> _PAGE_
+++

Sunday, August 22, 2010

Out of Sight; Out of Mind

This country’s wealth was built upon the blood of slaves. Working long hours in the cotton fields, Africans were often beaten and completely objectified to make their “masters” rich. The Civil War may have ended this overt form of slavery, but it has continued through present day. The large corporations that presently run this nation have outsourced their labor to other countries. Men, women, and children are, in some instances, being beaten, raped, sold, underpaid or not paid at all, and living in filthy conditions to produce clothes for these companies. Since these workers are “out of sight; out of mind" to the American public, we continue to spend our dollars on clothes manufactured under these horrific conditions. From an ethical perspective, are slave labor practices in the clothing industry worth a high-fashion society?

+++

> _RECORDS PROVIDED_

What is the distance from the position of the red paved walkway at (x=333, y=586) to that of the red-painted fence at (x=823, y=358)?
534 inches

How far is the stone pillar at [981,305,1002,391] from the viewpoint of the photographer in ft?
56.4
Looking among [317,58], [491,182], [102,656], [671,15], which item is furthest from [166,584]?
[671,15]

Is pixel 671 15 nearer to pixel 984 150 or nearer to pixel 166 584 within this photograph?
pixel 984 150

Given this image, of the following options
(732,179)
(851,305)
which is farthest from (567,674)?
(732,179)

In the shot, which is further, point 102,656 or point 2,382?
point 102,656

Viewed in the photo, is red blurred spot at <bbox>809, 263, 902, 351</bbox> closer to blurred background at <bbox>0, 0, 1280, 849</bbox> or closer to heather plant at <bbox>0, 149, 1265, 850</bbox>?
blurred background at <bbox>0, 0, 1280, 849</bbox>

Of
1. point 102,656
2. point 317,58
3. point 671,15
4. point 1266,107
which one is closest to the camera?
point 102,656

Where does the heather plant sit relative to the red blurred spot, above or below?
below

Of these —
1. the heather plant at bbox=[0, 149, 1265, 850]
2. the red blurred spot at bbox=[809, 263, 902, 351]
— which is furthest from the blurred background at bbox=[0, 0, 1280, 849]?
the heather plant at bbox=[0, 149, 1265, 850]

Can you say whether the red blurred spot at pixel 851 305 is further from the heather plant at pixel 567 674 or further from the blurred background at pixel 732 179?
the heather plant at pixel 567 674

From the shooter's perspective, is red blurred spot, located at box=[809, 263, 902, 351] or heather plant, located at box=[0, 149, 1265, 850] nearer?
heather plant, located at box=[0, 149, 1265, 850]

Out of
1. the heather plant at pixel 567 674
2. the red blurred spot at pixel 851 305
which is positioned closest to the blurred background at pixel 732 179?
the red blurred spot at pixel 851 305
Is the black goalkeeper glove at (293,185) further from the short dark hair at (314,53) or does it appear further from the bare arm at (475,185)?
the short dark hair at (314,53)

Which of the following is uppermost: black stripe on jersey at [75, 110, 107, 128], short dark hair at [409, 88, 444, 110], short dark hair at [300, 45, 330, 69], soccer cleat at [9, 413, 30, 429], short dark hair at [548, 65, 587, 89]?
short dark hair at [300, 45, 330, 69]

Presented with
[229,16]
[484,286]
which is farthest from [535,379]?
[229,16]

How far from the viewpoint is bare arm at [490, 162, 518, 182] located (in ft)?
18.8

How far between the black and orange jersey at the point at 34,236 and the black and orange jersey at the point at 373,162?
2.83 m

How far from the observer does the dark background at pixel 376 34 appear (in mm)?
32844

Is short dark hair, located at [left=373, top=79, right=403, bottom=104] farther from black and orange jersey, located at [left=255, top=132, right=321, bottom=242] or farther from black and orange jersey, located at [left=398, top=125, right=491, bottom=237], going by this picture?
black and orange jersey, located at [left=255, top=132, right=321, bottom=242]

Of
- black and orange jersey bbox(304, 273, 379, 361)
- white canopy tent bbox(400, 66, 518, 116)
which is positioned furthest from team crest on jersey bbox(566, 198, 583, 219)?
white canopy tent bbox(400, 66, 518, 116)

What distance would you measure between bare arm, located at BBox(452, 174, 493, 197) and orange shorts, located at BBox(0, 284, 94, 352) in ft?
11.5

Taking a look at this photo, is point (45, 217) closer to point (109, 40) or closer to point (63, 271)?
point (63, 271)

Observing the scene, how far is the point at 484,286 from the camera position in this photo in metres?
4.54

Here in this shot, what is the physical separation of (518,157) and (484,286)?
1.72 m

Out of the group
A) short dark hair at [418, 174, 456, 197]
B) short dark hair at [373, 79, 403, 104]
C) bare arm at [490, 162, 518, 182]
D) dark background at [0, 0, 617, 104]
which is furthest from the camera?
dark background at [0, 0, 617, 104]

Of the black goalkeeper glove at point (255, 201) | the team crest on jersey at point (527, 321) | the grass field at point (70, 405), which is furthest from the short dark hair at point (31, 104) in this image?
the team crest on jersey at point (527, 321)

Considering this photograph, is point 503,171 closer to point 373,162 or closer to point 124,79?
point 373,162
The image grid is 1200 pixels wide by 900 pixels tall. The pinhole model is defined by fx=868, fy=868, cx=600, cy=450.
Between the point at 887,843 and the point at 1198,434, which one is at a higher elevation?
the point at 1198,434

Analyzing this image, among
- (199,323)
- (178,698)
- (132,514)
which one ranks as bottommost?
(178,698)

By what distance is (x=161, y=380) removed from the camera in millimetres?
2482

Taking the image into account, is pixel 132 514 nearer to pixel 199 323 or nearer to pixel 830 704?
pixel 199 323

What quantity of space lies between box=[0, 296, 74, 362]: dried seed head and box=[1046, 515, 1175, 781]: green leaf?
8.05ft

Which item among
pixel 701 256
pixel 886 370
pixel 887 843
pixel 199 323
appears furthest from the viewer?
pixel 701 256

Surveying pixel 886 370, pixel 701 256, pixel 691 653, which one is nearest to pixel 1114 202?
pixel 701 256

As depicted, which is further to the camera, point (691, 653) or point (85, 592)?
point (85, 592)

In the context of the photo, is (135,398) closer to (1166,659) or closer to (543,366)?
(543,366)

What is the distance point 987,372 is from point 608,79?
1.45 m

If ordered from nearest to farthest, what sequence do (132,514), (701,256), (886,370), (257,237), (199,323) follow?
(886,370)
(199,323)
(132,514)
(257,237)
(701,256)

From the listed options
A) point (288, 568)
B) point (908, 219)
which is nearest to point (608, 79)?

+++

> _STATED GOAL A_
Give the blog post's passage again, starting with "Sunday, August 22, 2010" and going on through "a high-fashion society?", but swap "corporations" for "companies".
> _STATED GOAL B_
Pull out every line of the records that contains the string "camera". Case counts.

> _TASK RESPONSE A_
Sunday, August 22, 2010

Out of Sight; Out of Mind

This country’s wealth was built upon the blood of slaves. Working long hours in the cotton fields, Africans were often beaten and completely objectified to make their “masters” rich. The Civil War may have ended this overt form of slavery, but it has continued through present day. The large companies that presently run this nation have outsourced their labor to other countries. Men, women, and children are, in some instances, being beaten, raped, sold, underpaid or not paid at all, and living in filthy conditions to produce clothes for these companies. Since these workers are “out of sight; out of mind" to the American public, we continue to spend our dollars on clothes manufactured under these horrific conditions. From an ethical perspective, are slave labor practices in the clothing industry worth a high-fashion society?

> _TASK RESPONSE B_
which one is closest to the camera?
Observing the scene, how far is the point at 484,286 from the camera position in this photo in metres?
which is furthest from the camera?
By what distance is (x=161, y=380) removed from the camera in millimetres?
As depicted, which is further to the camera, point (691, 653) or point (85, 592)?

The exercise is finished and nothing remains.